* **Section de texte**:

M. Jaubert—se plaint de M. Guizot.
Pendant que ces choses se passent—la Chambre n’écoute pas par discrétion les conversations particulières de ces trois messieurs qui occupent la tribune, se livre à des dialogues variés,—on devise sur la rareté du gibier,—des actions du chemin de fer de Rouen,—du pavage en bois, et on échange quelques prises de tabac, on raconte l’aventure de l’honorable M. D*** de seize manières différentes.
FIN DE LA QUESTION D’ORIENT.—A ce propos, disons que M. Duvergier de Hauranne colporte partout ses paperasseries fastidieuses, sous prétexte de la question d’Orient.—A la Chambre, on ne l’appelle plus, dans les couloirs et dans la salle des conférences, que le Grand-Orient.
M. LE GÉNÉRAL COMTE HUGO.—Lorsqu’il fut question d’inscrire sur l’arc de triomphe de l’Étoile les noms des gloires de l’Empire,—on avait lieu de croire que la chose se ferait sans étourderie, et que la liste des noms à graver serait la suite d’un mûr examen.
Pas le moins du monde:—on a écrit des noms d’abondance et au fil de la mémoire,—de telle sorte que les réclamations sur de graves oublis se sont fait entendre de tous côtés.
D’une lettre adressée à la postérité, on n’aurait pas dû écrire le brouillon sur la pierre.—C’est élever à l’état de monument et la gloire d’une génération et la saugrenuité d’une autre. Toujours est-il que cela fut fait ainsi.
Une réclamation surtout fit beaucoup d’effet: c’était celle de M. Victor Hugo, au nom de son père.

* **Entrées affichées**:
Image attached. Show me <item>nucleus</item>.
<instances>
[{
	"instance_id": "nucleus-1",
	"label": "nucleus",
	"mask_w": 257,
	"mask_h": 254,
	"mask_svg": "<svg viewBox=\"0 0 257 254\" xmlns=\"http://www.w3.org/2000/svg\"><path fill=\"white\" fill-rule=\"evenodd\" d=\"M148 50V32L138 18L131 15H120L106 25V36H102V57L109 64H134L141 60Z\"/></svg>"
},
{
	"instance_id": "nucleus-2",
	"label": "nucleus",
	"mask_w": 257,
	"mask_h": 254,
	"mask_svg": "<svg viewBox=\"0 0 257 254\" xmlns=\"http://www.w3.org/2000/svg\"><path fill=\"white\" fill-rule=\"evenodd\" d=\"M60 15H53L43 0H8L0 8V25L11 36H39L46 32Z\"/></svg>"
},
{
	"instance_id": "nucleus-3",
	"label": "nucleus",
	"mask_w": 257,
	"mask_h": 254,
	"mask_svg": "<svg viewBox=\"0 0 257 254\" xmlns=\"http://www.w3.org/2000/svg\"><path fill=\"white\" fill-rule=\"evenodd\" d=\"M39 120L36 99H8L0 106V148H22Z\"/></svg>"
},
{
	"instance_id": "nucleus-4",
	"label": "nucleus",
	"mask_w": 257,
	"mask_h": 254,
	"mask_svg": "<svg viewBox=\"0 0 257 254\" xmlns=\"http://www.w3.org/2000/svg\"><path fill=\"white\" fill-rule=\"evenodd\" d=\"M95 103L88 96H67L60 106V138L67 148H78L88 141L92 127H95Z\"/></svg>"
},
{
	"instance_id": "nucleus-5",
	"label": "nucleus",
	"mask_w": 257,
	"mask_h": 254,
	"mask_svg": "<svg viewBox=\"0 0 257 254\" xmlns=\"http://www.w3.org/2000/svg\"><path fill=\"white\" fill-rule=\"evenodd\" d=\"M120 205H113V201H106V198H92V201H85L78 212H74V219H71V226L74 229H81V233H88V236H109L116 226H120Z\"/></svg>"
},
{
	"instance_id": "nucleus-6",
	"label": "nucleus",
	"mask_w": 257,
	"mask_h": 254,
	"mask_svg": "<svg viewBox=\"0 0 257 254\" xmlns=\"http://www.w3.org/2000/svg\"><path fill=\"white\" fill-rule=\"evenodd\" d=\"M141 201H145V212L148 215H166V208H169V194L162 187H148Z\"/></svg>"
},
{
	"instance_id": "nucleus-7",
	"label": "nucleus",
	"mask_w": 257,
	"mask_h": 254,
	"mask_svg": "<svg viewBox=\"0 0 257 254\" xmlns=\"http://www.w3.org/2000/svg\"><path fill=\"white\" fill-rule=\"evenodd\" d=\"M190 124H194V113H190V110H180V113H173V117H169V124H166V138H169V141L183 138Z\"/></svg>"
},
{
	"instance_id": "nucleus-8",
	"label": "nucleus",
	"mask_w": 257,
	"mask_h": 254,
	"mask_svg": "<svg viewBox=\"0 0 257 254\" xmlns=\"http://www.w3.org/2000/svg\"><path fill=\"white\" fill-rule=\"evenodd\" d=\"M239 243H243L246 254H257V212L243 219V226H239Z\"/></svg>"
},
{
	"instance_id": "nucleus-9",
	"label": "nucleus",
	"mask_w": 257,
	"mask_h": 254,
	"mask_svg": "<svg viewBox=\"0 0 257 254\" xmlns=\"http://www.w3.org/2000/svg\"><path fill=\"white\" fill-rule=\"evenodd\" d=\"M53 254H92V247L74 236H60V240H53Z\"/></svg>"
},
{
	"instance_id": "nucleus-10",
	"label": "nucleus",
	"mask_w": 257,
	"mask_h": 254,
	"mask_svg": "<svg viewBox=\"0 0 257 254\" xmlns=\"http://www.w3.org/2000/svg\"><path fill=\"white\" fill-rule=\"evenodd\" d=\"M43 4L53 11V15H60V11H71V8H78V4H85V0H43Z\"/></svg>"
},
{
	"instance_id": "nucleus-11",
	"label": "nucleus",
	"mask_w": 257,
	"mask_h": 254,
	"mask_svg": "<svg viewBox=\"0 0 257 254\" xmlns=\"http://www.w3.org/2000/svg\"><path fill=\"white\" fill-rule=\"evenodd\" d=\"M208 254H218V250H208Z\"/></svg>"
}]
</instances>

* **Série de consignes**:
(a) Relevez tous les sujets sur lesquels, selon le texte sur la Chambre et l'arc de triomphe de l'Étoile, on devise à la Chambre.
(b) Poursuivez le texte sur la Chambre et l'arc de triomphe de l'Étoile à partir de sa dernière phrase.

* **Réponses numérotées**:
(a) La rareté du gibier, les actions du chemin de fer de Rouen, le pavage en bois.

(b)
Il y a un des plus nobles et des plus honorables généraux de la République et de l’Empire, que l’ancien roi de Naples et d’Espagne, le frère de l’empereur, le roi Joseph, appelle encore dans ses correspondances particulières son meilleur ami; un homme qui se distingua brillamment au siége de Gaëte, qui organisa le royaume de Naples de concert avec Joseph Bonaparte; qui, gouverneur de la province d’Avellino, chassa, battit et saisit au corps le fameux Fra Diavolo, qui le jugea l’homme le plus tenace et le plus redoutable auquel il ait jamais eu affaire; un homme que le roi Joseph Bonaparte, fait par son frère roi des Espagnes et des Indes, crut indispensable à l’affermissement de la domination française en Espagne, et qu’il appela à Madrid en qualité de majordome du palais, d’abord, et ensuite en qualité de gouverneur des provinces d’Avila et de Guadalajara; un homme qui donna à son pays, son sang, ses jours, ses nuits, sa vie entière; qui se montra avec éclat à Cifuentes, à Siguenza, à Valdajos, à Hita, à Caldiero; un de ces fiers et intègres généraux de la République, qui refusa avec indignation, plusieurs fois et au vu de ses soldats, des millions que lui fit offrir l’ennemi pour livrer le drapeau de la France; qui ne reçut ses grades que un à un, qui ne se laissa qu’à son corps défendant créer par le roi d’Espagne comte de Cifuentes et marquis de Siguenza; un homme, enfin, auquel l’empereur, à deux reprises différentes, confia, comme au seul capable de la bien défendre, Thionville, un des boulevards de la frontière, en 1814 et en 1815; qui s’y immortalisa deux fois, qui y soutint un bombardement, et se défendit jusqu’à la dernière heure avec un courage héroïque, après avoir fait dire aux parlementaires ennemis: «Qu’il s’ensevelirait sous les ruines de Thionville plutôt que de livrer la place aux généraux prussiens.»—Cet homme, ce noble et modeste soldat, c’est M. le général comte Hugo.
Le second fils du général, M. V. Hugo,—vit avec tristesse que le nom de son père n’était pas inscrit entre les généraux de l’empereur Napoléon.—Il publia un volume de poésies,—les Voix intérieures, et le dédia à son père, Joseph-Léopold-Sigisbert, comte Hugo, oublié sur l’arc de triomphe de l’Étoile.